**Tasks to perform:**
A: List the forms that traditional treatment for depression may take, according to the text on a spouse's depression.
B: In the text on a spouse's depression, why do depressed people sometimes not want to seek treatment or get help?
C: Continue the text on a spouse's depression from its final sentence.

**Text section:**

++++++++++

Depression can take a toll on a marriage. When one partner is depressed it certainly impacts the other spouse. There are things that you can do if your spouse is depressed to help maintain your own mental health and also help the marriage.
Understand the Illness
Try not to take your spouse’s depression personally. Sometimes people think they can cheer up a depressed person or that their love alone will cure the depression. However, depression usually requires treatment in order to be resolved. Tradition treatment may come in the form of therapy, medication or a combination of the two.
Depression can make people irritable and angry in addition to sad. It can cause people to be apathetic about socializing and often they withdraw from friends and family. It can make the non-depressed spouse confused and infuriated when a partner won’t go to a family function or even a child’s soccer game.
A severely depressed spouse may have trouble going to work or even getting out of bed. Depression to this level can be very serious.
Also, when people are depressed, they sometimes lack hope that things will get better. As a result, depressed people sometimes don’t want to seek treatment or get help.
It is important to be supportive when someone has depression. Express your concerns and point out the behavioral changes that you notice. For example, say, “I see that you haven’t wanted to play golf at all this summer and you stopped going to the gym. I’m concerned about you.”
Sometimes depressed people have excuses or try to deny their feelings. A spouse may say, “I just haven’t felt like it,” or “I’m just not that interested in golf anymore.” These too, are signs of depression. A lack of interest in usual activities can certainly signal someone is depressed.

++++++++++

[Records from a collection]

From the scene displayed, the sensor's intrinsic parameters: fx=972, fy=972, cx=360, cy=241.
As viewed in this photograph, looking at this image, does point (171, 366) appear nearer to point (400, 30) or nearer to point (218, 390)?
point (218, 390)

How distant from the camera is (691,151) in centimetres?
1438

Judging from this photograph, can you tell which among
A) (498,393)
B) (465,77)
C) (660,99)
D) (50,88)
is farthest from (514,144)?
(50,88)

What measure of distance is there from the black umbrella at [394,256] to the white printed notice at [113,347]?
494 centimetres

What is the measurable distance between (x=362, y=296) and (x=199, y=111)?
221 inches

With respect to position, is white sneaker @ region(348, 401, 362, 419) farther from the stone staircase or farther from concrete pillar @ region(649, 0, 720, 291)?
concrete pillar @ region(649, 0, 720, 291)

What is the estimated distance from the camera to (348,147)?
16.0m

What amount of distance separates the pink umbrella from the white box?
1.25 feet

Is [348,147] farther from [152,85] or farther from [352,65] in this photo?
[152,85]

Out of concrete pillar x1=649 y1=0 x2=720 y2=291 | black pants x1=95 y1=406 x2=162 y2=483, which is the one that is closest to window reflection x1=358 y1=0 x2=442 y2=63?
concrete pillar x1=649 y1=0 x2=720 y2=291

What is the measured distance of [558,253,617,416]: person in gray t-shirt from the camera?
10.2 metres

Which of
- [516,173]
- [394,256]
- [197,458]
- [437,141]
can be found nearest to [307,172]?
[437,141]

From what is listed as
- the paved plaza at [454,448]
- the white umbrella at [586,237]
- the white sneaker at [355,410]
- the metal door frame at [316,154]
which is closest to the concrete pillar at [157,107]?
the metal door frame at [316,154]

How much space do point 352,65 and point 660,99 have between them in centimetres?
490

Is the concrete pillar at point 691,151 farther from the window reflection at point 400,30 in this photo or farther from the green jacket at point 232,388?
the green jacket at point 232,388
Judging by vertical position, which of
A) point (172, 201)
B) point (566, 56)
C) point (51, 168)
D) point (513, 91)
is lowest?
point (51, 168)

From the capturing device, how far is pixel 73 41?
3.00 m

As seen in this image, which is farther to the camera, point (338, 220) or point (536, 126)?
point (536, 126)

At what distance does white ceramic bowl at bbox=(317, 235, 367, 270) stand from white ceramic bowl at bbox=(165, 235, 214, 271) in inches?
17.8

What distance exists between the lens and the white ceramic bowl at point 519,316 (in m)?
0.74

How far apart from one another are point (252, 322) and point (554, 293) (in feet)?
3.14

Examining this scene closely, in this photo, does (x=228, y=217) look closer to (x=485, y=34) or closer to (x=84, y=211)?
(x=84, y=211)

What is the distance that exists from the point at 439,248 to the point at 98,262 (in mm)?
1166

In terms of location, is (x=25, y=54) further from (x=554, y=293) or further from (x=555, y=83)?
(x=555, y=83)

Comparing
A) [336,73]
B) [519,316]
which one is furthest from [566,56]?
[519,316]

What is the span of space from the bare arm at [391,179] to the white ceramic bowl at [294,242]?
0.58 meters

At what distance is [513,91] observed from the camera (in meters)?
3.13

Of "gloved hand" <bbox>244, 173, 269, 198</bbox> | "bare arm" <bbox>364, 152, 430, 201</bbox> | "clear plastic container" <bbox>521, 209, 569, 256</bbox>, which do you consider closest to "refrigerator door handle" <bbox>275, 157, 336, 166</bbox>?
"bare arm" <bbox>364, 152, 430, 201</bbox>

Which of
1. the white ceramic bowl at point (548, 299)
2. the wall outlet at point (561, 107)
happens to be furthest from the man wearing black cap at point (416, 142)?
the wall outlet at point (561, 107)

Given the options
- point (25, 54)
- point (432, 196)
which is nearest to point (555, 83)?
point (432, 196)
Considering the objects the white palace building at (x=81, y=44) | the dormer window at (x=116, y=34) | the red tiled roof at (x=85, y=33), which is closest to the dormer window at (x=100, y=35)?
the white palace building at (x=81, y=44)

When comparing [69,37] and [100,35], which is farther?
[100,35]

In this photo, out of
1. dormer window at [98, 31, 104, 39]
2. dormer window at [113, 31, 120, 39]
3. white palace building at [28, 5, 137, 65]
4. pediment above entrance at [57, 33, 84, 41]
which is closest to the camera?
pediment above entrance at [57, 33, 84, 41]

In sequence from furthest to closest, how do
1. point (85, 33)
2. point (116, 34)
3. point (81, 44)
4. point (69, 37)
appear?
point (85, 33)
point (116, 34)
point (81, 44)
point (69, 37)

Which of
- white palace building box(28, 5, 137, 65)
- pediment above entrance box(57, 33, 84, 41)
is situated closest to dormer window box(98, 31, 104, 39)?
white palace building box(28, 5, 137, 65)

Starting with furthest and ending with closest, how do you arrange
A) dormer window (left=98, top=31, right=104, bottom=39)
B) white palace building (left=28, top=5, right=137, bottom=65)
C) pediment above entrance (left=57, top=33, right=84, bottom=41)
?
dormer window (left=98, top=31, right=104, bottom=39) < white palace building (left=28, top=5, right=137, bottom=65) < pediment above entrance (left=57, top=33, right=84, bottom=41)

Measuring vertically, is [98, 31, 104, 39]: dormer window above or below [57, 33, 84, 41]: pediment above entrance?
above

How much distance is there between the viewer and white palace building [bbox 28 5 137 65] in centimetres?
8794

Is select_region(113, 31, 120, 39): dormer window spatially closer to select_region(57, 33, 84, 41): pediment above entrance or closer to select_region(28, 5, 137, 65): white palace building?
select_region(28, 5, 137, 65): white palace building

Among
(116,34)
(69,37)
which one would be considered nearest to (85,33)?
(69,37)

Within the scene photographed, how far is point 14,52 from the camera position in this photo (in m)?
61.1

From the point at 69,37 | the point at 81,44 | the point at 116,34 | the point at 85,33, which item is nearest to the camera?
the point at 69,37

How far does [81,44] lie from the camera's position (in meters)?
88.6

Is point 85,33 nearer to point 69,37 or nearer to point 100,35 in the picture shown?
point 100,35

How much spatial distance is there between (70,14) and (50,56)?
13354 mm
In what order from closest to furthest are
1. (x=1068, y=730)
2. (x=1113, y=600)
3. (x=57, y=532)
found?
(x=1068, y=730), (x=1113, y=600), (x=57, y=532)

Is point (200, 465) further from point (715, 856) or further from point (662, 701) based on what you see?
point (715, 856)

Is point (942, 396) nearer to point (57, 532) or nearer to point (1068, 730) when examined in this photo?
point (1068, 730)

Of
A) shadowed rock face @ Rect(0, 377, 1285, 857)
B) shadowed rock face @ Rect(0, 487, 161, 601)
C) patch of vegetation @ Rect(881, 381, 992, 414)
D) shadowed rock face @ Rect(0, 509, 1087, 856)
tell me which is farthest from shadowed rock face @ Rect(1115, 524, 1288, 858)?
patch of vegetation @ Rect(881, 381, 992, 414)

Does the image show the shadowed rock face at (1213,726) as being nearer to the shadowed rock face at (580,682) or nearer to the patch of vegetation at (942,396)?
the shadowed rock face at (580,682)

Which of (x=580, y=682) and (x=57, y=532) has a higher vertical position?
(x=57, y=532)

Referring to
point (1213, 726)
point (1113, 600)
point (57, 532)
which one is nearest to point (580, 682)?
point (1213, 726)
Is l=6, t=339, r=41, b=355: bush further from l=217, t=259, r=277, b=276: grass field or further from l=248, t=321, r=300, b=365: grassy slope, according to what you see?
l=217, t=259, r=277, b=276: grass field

++++++++++

**Task responses:**
A: Therapy, medication, or a combination of the two.

B: They sometimes lack hope that things will get better.

C:
Ask if there is anything you can do to be helpful. Your spouse may be able to say, “I’m embarrassed to talk to my doctor,” or “I don’t know what to do because I’ve never felt like this.” If this is the case, discuss how you can work together on solving the problem.
Gently encourage your spouse to take part in activities. The more people refrain from doing activities, often the worse they feel. And although depressed people often don’t feel like doing anything, many times they feel better once they do.
Be careful that you don’t cross the line from supportive into enabling your spouse. If you enable your spouse, you’ll actually be helping them to stay sick. So beware that you don’t cross the line.
Enabling behaviors include those that take more responsibility for your partner’s illness than your partner does. For example, if your spouse refuses to get out of bed because he’s depressed, you don’t have to wait on him. If you deliver him food and drinks so he can stay in bed all the time, you’ll be helping him stay in bed, which is likely to make his depression worse.
Also, don’t take more responsibility for getting help than your partner is willing to do. If your spouse isn’t interested in counseling, don’t keep scheduling appointments just so your spouse can not show up. Or if your spouse has been prescribed medication, don’t take sole responsibility for reminding him to take it every day. A gentle reminder is fine but don’t nag or beg your spouse to take his medication. It’s essential that your spouse be willing to take some responsibility in his treatment.
When you enable someone you run the risk of keeping them sick and treating them more like a child rather than an equal partner. Neither of which is healthy for your relationship. It will also take a toll on your own mental health more than likely.
Taking care of yourself is essential. This means that you take steps to manage your stress and mental health. Just because your spouse is depressed, it doesn’t mean you have to join him.
If your spouse isn’t interested in attending family functions or social gatherings, it doesn’t mean you have to stay home. In fact, it is especially important that you continue to engage in social activities. And there’s no need to feel guilty if you are able to get out and enjoy yourself.
Also, consider seeking professional help for yourself. This is especially true if you find your mood worsening or if your sleep or personal care habits are interrupted. A counselor can assist you in finding ways to care for yourself and support your spouse.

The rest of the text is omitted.